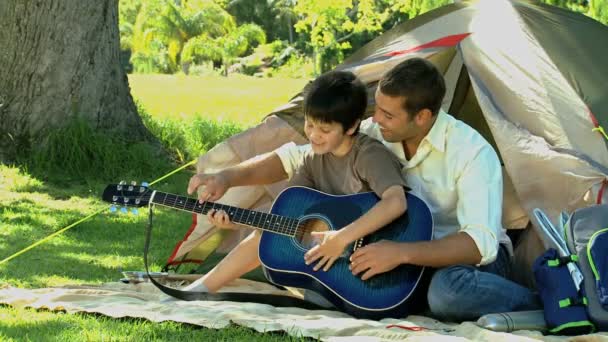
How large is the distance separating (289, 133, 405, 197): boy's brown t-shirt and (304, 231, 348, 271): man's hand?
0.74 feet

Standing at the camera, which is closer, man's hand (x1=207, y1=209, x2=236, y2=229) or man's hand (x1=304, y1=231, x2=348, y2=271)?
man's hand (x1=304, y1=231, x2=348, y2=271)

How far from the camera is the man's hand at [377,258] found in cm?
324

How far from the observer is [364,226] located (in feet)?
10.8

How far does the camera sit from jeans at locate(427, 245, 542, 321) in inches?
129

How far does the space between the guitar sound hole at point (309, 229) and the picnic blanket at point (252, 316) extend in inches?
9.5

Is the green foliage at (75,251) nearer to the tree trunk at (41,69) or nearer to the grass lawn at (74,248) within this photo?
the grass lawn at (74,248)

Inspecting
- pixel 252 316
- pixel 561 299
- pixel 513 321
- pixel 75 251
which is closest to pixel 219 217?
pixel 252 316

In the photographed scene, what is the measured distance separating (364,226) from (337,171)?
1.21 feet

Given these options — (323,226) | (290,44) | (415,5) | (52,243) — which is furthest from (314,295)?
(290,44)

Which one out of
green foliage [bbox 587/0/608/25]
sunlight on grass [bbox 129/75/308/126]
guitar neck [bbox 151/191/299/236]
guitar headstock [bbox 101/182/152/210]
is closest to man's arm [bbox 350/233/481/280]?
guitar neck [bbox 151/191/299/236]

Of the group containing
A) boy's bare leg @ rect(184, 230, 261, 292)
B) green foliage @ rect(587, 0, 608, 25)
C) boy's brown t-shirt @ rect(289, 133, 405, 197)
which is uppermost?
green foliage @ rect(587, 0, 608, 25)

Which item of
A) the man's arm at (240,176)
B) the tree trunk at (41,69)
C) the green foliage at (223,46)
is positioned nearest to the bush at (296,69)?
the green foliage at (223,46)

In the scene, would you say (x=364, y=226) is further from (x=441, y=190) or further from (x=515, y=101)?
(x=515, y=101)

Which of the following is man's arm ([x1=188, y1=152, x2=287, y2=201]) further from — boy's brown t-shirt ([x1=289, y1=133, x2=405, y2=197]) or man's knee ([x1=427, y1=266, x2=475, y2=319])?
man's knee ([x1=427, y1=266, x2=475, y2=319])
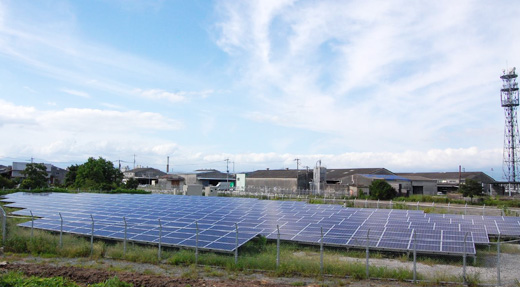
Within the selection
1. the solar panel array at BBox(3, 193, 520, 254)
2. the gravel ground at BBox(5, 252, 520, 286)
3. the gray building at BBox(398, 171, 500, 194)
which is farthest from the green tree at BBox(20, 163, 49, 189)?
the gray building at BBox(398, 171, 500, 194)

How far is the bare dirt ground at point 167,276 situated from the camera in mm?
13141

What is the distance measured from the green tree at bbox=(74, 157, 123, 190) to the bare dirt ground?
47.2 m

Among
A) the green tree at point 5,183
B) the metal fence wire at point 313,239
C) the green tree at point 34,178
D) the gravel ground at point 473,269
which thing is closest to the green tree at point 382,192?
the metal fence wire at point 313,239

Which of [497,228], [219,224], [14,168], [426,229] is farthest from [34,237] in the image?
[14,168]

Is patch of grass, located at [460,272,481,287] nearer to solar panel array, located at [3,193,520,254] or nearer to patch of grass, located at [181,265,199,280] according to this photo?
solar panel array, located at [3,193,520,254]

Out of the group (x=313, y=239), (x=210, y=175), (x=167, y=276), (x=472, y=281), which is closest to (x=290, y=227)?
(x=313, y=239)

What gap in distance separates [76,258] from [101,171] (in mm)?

┄┄┄┄┄┄┄┄┄┄

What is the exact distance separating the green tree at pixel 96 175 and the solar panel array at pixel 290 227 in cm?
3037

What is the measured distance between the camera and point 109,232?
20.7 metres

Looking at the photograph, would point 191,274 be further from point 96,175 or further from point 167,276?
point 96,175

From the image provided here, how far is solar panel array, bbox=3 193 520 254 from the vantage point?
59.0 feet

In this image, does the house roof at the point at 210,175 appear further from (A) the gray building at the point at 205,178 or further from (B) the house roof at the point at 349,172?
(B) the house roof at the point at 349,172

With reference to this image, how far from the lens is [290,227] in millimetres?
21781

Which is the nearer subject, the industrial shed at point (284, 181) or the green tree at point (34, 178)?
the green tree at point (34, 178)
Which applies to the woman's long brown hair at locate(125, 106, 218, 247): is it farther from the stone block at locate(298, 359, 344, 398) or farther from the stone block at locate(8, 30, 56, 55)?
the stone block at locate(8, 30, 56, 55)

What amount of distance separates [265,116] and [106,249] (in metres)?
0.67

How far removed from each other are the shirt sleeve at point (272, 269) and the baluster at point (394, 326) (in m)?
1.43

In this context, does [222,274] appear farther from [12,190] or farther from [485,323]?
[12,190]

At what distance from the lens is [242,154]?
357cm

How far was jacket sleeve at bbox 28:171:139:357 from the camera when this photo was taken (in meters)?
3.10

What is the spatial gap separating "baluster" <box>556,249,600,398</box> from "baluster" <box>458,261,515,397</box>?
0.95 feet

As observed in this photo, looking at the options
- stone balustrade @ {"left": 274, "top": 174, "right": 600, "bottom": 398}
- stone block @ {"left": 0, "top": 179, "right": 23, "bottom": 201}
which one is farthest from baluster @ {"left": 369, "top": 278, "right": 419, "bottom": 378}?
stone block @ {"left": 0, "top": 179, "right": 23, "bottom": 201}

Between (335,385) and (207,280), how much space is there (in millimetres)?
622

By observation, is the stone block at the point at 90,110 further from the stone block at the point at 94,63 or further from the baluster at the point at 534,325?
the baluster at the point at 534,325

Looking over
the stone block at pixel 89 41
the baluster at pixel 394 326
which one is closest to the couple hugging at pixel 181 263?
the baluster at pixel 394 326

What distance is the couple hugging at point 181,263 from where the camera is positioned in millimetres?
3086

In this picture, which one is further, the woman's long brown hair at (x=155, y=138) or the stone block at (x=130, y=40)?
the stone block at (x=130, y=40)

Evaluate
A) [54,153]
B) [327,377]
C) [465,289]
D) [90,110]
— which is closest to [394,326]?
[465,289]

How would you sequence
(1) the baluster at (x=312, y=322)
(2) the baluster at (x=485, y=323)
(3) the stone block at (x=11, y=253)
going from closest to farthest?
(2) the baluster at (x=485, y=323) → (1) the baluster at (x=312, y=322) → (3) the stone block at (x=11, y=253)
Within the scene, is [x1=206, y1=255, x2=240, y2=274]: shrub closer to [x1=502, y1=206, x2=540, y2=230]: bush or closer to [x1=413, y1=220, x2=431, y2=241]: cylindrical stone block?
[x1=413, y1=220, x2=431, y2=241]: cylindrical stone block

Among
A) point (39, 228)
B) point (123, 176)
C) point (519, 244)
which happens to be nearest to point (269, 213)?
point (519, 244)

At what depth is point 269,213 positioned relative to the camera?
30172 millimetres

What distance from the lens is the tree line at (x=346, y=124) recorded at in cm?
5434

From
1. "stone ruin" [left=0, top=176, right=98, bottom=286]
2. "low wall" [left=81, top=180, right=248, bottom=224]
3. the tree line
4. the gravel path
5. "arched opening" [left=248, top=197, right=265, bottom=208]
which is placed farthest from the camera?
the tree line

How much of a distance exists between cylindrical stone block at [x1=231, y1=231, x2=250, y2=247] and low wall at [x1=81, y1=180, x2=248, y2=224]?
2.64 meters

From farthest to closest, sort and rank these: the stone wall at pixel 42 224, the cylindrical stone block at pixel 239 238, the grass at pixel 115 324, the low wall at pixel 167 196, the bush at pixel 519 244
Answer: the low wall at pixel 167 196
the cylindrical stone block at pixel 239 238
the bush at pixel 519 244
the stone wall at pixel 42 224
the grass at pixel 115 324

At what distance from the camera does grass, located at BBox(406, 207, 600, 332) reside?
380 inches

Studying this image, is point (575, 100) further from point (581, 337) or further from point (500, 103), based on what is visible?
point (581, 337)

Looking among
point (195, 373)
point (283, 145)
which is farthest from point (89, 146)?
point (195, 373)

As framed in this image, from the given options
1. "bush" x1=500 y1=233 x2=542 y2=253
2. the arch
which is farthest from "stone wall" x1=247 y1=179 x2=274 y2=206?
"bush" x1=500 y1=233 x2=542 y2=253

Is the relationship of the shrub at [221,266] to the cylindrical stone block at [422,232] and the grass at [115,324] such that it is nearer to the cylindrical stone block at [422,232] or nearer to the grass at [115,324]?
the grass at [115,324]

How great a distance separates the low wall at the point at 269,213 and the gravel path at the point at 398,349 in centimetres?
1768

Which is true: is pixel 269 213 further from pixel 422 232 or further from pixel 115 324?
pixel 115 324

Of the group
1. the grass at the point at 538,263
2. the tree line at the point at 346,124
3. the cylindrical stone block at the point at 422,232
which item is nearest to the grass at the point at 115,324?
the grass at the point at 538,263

┄┄┄┄┄┄┄┄┄┄

DESCRIPCIÓN DEL PROBLEMA >> Ordena como lista numerada las líneas que empiezan en la que contiene "What distance from the lens is the" y terminan después de la que contiene "2.64 meters". Deja fuera las líneas en blanco.

RESULTADO DEL EJERCICIO >>
1. What distance from the lens is the tree line at (x=346, y=124) recorded at in cm?
2. 5434
3. From
4. 1. "stone ruin" [left=0, top=176, right=98, bottom=286]
5. 2. "low wall" [left=81, top=180, right=248, bottom=224]
6. 3. the tree line
7. 4. the gravel path
8. 5. "arched opening" [left=248, top=197, right=265, bottom=208]
9. which is placed farthest from the camera?
10. the tree line
11. How much of a distance exists between cylindrical stone block at [x1=231, y1=231, x2=250, y2=247] and low wall at [x1=81, y1=180, x2=248, y2=224]?
12. 2.64 meters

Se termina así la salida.